As lawmakers hammer out this year’s higher education budget, that letter still sits on the table. It is not just a historical audit. It is a warning about how Missouri treats its Black land-grant university and about the risk that the state squanders federal dollars meant for farmers, rural communities and students.
Missouri actually has two land-grant universities. The state first designated the University of Missouri under the Morrill Act of 1862. After Congress passed the Second Morrill Act in 1890, segregated states that wanted to keep their white land-grant campuses had to create and equitably fund a separate institution for Black students. Missouri chose that path.
Lincoln University — founded in 1866 by Black Civil War veterans pooling their pay to build a school — became the state’s 1890 land-grant institution.

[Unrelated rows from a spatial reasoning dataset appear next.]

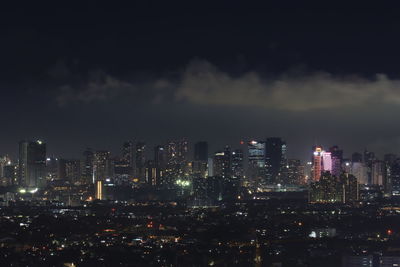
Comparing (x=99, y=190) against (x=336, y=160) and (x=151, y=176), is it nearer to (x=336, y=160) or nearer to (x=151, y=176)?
(x=151, y=176)

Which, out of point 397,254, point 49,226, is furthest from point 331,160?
point 397,254

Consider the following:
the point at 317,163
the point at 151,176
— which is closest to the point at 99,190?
the point at 151,176

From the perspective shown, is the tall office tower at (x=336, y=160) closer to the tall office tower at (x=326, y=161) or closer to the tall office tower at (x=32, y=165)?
the tall office tower at (x=326, y=161)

On paper, MU and Lincoln share the same mandate: use research, teaching and extension to support the state’s agricultural base and workforce. In practice, the federal government’s analysis shows Lincoln was shortchanged by roughly $361 million over three decades. You can see traces of that gap on Lincoln’s hilltop campus: patchwork repairs on aging buildings, labs with outdated equipment and too many courses and advising responsibilities loaded onto too few full-time instructors.
Land-grant status comes with obligations, not just benefits. For Black land-grant universities created under the 1890 law, federal “capacity” grants for research and extension typically require a 100% state match, with the U.S. Department of Agriculture allowed to waive part of that requirement only in limited circumstances.

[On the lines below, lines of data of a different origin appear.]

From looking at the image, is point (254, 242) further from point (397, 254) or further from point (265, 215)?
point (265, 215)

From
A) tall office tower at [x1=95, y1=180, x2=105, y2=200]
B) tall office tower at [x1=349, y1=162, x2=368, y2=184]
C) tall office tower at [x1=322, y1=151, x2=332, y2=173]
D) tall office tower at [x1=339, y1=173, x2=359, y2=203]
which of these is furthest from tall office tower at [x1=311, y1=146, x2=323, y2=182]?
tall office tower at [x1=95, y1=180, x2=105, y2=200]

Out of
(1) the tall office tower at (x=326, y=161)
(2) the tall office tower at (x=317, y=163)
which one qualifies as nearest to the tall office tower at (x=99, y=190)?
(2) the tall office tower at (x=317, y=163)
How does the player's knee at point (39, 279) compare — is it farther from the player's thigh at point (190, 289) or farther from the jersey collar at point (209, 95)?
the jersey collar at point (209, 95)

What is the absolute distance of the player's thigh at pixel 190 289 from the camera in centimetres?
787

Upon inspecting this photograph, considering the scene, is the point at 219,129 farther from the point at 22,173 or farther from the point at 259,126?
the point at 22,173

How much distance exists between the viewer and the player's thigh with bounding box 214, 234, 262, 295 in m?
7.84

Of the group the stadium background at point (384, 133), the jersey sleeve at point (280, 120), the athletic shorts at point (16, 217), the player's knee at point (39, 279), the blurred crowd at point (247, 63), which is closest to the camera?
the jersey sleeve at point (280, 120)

Missouri’s own budget documents acknowledge that Lincoln must match its federal land-grant appropriations dollar for dollar with state resources.
For years, Missouri failed to provide the full match for Lincoln that it provided for MU. Analyses describe how 1890 campuses have had to seek waivers and reshuffle internal budgets simply to approach the required match, leaving federal dollars on the table and feeding the slow decay of buildings, farms and academic programs.

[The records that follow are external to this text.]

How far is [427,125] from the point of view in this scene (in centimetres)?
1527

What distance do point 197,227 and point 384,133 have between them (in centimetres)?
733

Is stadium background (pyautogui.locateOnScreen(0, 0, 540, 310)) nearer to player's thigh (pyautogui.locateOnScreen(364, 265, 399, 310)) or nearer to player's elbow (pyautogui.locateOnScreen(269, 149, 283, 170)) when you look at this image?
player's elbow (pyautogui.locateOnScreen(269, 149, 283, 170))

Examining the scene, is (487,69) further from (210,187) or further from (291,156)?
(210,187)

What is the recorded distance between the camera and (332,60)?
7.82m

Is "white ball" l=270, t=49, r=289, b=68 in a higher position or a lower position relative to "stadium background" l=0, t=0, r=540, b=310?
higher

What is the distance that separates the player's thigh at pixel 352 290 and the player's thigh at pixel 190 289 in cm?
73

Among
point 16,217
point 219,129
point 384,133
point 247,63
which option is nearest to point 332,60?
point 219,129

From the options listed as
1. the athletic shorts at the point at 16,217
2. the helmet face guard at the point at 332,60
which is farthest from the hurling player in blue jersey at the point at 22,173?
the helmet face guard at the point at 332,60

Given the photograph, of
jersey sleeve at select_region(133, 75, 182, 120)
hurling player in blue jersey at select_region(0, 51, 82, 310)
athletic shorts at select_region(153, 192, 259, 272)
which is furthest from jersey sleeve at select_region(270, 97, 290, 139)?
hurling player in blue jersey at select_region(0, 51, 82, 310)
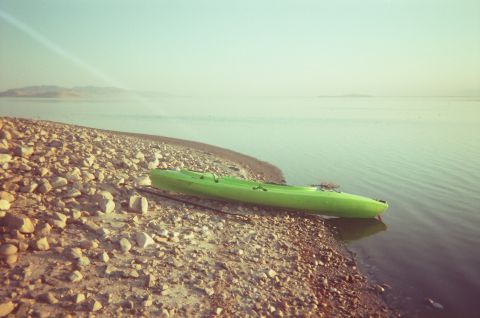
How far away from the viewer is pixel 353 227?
40.1ft

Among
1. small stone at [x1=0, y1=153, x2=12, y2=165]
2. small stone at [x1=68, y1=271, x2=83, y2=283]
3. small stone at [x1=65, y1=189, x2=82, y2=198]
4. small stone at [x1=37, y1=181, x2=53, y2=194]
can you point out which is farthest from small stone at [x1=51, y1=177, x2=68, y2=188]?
small stone at [x1=68, y1=271, x2=83, y2=283]

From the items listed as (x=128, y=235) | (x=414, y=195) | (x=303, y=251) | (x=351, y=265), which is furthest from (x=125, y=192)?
(x=414, y=195)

In 2022, Missouri lawmakers finally took what Lincoln called a “historic step”: For the first time, the Legislature appropriated the full state match Lincoln needed to draw down its entire federal land-grant allocation. That is real progress. But better budget years do not erase three decades of shortfalls — or the message those shortfalls send to Washington, where Cardona and Vilsack have urged concrete catch-up plans for the 1890 campuses.
Governance matters as much as money. Lincoln’s accreditor, the Higher Learning Commission, expects effective boards, adequate resources and a meaningful faculty role in academic decisions.
In 2020, Lincoln declared financial exigency — an emergency status that allows sweeping cuts — and moved to close its history department and loosen protections for tenured faculty, drawing scrutiny from national higher education media and from the American Association of University Professors. For a small land-grant HBCU already under financial strain, the chain is easy to trace: Years of underfunding lead to crisis; crisis invites emergency decisions; emergency governance weakens faculty voice and heightens accreditation risk.
Missouri has already shown it can do better; now it needs to make that commitment durable and transparent. Lawmakers should lock in parity by statute, guaranteeing Lincoln the same per-student operating support and land-grant match percentage that MU receives.
The state should also begin paying down the $361 million gap federal officials have documented, whether through a dedicated fund, bonds or scheduled appropriations, with a clear timetable for repairing the damage to Lincoln’s facilities and core academic programs. New investments should be tied to public metrics so Missourians can see how each dollar strengthens the state’s agricultural base and workforce.
Lincoln University is not a special-interest line item; it is one of Missouri’s two land-grant trustees. How lawmakers respond now will show whether “land-grant” really means “for all Missourians.”